District releases budget update

District releases budget update

A look inside the Duncanville ISD budget.

Headlines across the Dallas Fort-Worth area include a number of school district budget crises and the $10 billion state education budget shortfall. So where does Duncanville ISD stand with these budget issues, and how will the state’s education funding problems impact our students?

Our financial status going into the 2011-2012 budget planning process is not currently as challenging as many Texas school districts. “We began reducing expenditures in 2007, with a number of cost-saving initiatives to the tune of nearly $10 million over the past four years,” said Superintendent Dr. Alfred Ray. “So we have been preparing for this day.” Those initiatives have included the reduction of more than 60 positions through attrition over a two-year period, no teacher or staff raises in 2008-2009, and various other budget reductions. “We’ve had to make some very tough decisions over the years, but even more difficult decisions lie ahead,” said Ray.

The district has also spent the past four years focused on building an adequate general fund balance, as recommended by TEA guidelines. Through strong fiscal management, the district has realized enough cost savings to increase the general fund balance by $18 million. “Although our planning has certainly helped us in the short term, we cannot continue to maintain current levels of service for the long term,” said Ray. The current 2010-2011 budget includes a $1.387 million fund balance allocation for overdue facility maintenance and technology projects.

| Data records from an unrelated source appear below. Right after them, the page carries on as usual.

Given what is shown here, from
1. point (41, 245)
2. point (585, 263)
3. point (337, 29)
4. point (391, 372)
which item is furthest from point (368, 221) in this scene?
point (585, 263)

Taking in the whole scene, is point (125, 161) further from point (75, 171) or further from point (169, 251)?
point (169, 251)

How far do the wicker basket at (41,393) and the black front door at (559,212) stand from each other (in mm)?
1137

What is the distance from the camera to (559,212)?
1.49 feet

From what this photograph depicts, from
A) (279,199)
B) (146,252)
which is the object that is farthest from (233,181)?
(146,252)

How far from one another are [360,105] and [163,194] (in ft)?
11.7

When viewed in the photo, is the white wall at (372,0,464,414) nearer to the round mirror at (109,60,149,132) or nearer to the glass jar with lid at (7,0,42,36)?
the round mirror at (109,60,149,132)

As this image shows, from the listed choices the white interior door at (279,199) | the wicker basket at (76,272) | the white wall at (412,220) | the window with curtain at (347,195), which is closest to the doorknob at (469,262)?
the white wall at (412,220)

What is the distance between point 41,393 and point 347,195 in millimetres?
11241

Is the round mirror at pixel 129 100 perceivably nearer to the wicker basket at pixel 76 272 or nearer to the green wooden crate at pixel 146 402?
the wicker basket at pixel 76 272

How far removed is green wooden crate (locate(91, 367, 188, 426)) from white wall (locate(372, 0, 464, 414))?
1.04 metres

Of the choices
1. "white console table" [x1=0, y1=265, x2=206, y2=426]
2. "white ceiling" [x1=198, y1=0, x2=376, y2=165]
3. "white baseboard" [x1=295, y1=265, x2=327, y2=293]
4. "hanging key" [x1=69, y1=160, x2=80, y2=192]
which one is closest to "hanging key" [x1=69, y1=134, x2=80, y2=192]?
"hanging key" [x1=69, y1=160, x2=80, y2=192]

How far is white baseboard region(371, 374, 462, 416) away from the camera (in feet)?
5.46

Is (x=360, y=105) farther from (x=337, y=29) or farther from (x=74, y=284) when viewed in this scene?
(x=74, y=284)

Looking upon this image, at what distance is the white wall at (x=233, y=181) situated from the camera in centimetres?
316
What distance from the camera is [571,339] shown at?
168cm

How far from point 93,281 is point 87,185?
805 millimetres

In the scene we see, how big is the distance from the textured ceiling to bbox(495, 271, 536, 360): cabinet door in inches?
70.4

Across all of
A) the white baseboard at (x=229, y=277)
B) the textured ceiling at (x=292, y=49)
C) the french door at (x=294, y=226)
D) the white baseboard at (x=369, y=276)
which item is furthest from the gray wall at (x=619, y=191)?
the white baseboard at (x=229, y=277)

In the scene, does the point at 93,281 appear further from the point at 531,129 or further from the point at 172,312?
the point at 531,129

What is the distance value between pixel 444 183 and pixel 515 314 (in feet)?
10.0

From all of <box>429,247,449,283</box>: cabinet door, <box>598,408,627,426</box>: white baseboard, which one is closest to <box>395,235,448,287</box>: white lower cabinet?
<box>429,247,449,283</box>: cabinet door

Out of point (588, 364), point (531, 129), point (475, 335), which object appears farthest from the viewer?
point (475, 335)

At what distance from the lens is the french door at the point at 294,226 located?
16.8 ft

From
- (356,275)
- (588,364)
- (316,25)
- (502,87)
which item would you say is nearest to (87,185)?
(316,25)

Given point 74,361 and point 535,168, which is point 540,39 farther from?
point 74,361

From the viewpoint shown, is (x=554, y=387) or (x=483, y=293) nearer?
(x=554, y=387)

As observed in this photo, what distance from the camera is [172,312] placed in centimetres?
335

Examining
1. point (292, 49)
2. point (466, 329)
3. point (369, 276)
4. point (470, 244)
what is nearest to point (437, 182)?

Since 2007, all salary increases for teachers and staff have been funded through cost-saving initiatives. The district will be required to cut another $2 million from the budget in order to consider raises in 2011-2012. As a district positioned in the bottom third in dollars received per student from the state, our ability to retain and recruit quality staff members who can support the district’s focus on engaging student learning experiences will become increasingly more challenging.

Eighty-three percent of the district’s budget is spent on teacher and staff salaries, and nine percent is spent on contracted services such as utilities. Any cut in funding will greatly affect our ability to maintain current staffing allocations, current program offerings, and adequately meet the needs of our students.

Duncanville ISD has joined 480 other Texas school districts in urging legislators to make education a priority during the 82nd Legislative Session. The Make Education a Priority campaign calls for a commitment to fix the broken system of school finance and properly fund education. We believe there should be more funding equity among districts and that the current target revenue system has not only failed to resolve these inequities, it has made them worse.

Additionally, there are mandates within the target revenue system that require certain funds to be spent a certain way. This does not allow a local district and its board the opportunity to determine how to best allocate money based on local needs. We believe there should be standards in the level of service and support a district provides, but for the state to mandate dollar amounts rather than a level of service limits collaborative opportunities within a district.

The current funding system limits the flexibility of local districts in setting a local school district tax rate above $1.04. Prior to HB1, school districts could set maintenance and operations tax rates based on the operating needs of the district up to $1.50. In 2005, the state legislature dramatically reduced the maximum allowance property tax cap for school districts with the belief that other imposed taxes (business tax, margins tax, and others) would replace that funding source.

The debt service tax rate is set based on bond elections held in a school district. Bond elections primarily focused on buildings and technology — tangible items that taxpayers could physically see within schools. Since the passage of HB1, districts must hold Tax Rate Elections (TRE) in order to raise the maintenance and operations tax rate above $1.04. Only about 30% of school districts in Texas have held tax rate elections since 2006.

Through a TRE, districts are asking the public to fund the increasing cost of day-to-day operations. This includes, but is not limited to, salaries, supplies, electricity, water, gas, phone, fuel, etc. These costs are similar to the basic needs of a household. It is more important than ever for citizens to be informed regarding how their school system is funded. Elections are no longer only about adequate facilities, but more importantly about the maintenance of the facilities already in place and attracting quality staff members who are the most important influence on the quality of learning.